Textabschnitt
# PCGHX goes Tapatalk?!



## Necrobutcher (26. April 2010)

Hi,

ich benutze seit einiger Zeit Tapatalk, ein Programm mit dass das Forenleben auf dem iPhone, Android, BB etc. wesentlich einfacher gestaltet.

Tapatalk funktioniert mit einem einfach und kostenlosen Plugin für die Forenbetreiber, das in wenigen Schritten installiert ist.

Wäre klasse wenn ihr das umsetzen könntet!

Tapatalk - iPhone Android Nokia BlackBerry forum app for vBulletin phpBB IPBoard SMF

MfG


----------



## Falk (26. April 2010)

Wir haben uns das bereits vor einiger Zeit einmal angeschaut, da war die App noch nicht fertig. Wenn sich jetzt da etwas getan hat werden wir es prüfen.


----------



## Necrobutcher (3. Mai 2010)

Gibts hier Neuigkeiten?


----------



## team-o-see (15. Mai 2010)

würde mich auch interessieren, also hwluxx und pocketpc.ch haben es und und tapatalk ist wesentlich geiler als z.B. dann iphone app für hwluxx


also wäre super wenn es gehen würde!!


----------



## M@rs (6. Juni 2010)

hat sich schon was getan? wäre auch interressiert daran


----------



## team-o-see (6. Juni 2010)

Also habe mit.tapatalk nix gefunden. Wäre aber trotzdem gut wenn es ein mod Joch bestätigen würde dass es eben nicht geht...vllt habe ich ja auch nur falsch gesucht...


----------



## iRaptor (6. Juni 2010)

Täte mich auch darüber freuen.


----------



## sirhot (13. Juli 2010)

gibt es hierzu schon etwas neues?


----------



## DAEF13 (13. Juli 2010)

Versuch mal, die Startseite (pcgh.de) mit einem gängigen Smartphone zu öffnen


----------



## Necrobutcher (13. Juli 2010)

Es geht nicht um die PCGH Seite sondern um das Forum 

Tut sich hier was? Wäre erstklassig...


----------



## sirhot (13. Juli 2010)

DAEF13 schrieb:


> Versuch mal, die Startseite (pcgh.de) mit einem gängigen Smartphone zu öffnen



das geht auch ohne probleme aber mit Tapatalk wären einträge im Forum wesentlich einfacher


----------



## PAN1X (26. Januar 2011)

Und? Hat sich nun was getan? Neuer Stand?  Habe mir vorhin die App gekauft, weil ich viel auf Android-Hilfe und XDA Devs herumirre. Aber für hier wäre das auch sehr praktisch!

Aufgaben
a: Beantworte anhand des Threads zu Tapatalk diese Fragen:
(i) Was war laut Falk der Stand der App, als man sie sich vor einiger Zeit angeschaut hatte?
(ii) Welche beiden Foren haben Tapatalk laut team-o-see bereits?
(iii) Auf welchen Seiten irrt PAN1X nach eigener Aussage viel herum?
b: Liefere eine Fortsetzung des Threads zu Tapatalk, die an den letzten Beitrag anschließt.

Datenliste
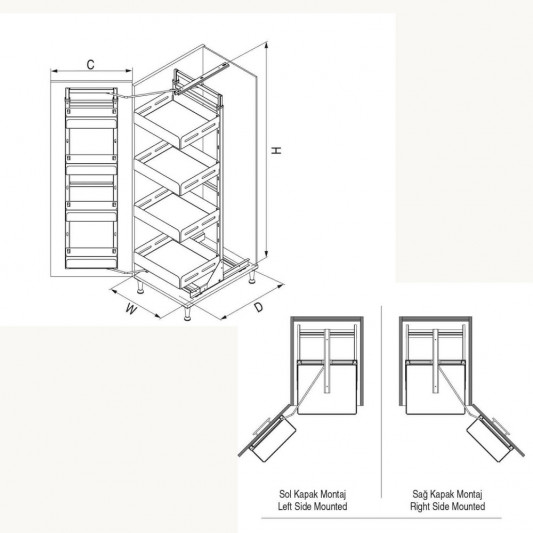 C

H

W

D

Sol Kapak Montaj
Left Side Mounted

Sağ Kapak Montaj
Right Side Mounted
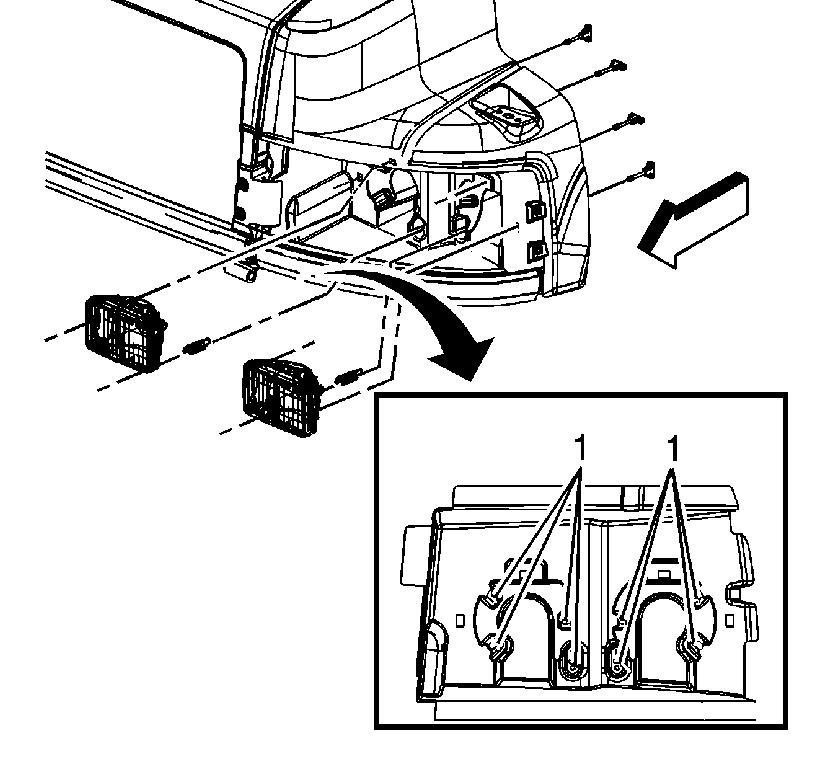 1 1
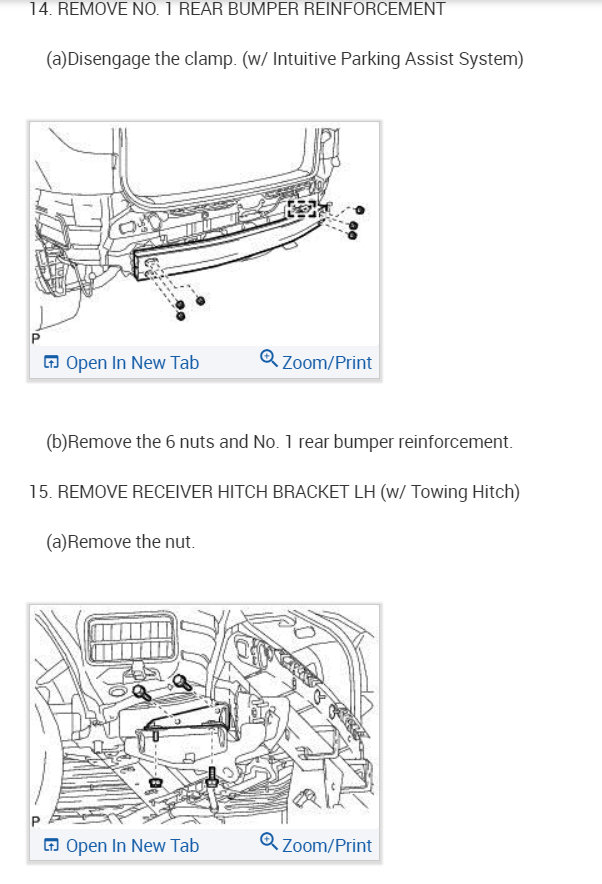 14. REMOVE NO. 1 REAR BUMPER REINFORCEMENT

(a)Disengage the clamp. (w/ Intuitive Parking Assist System)

P

Open In New Tab Zoom/Print

(b)Remove the 6 nuts and No. 1 rear bumper reinforcement.

15. REMOVE RECEIVER HITCH BRACKET LH (w/ Towing Hitch)

(a)Remove the nut.

P

Open In New Tab Zoom/Print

Lösungen
a:
(i) Die App war damals noch nicht fertig.
(ii) hwluxx und pocketpc.ch
(iii) Auf Android-Hilfe und XDA Devs

b:
----------



## Necrobutcher (26. Januar 2011)

Scheint leider so als ob nein


----------



## AdeE (26. Januar 2011)

Tag,

einfach die App aus dem Apple-Store oder Android-Markt herunterladen.

PCGH Extreme: Die App für Android und iOS (beispielsweise iPhone 4) jetzt testen - Erinnerung - iphone, app, android, ipad
http://extreme.pcgameshardware.de/p...e-iphone-4-jetzt-kostenlos-herunterladen.html
http://www.appbrain.com/app/pcgh-extreme/net.endoftime.android.forumrunner.pcghextreme


----------



## Falk (26. Januar 2011)

Genau, AdeE hat es erfasst: wir bieten eine eigene App an und setzen deswegen nicht auf Tapatalk (warum zwei Lösungen für ein Problem verwenden...). Die App gibt es sowohl für Android als auch für iOS und ist natürlich kostenlos.


----------



## PAN1X (26. Januar 2011)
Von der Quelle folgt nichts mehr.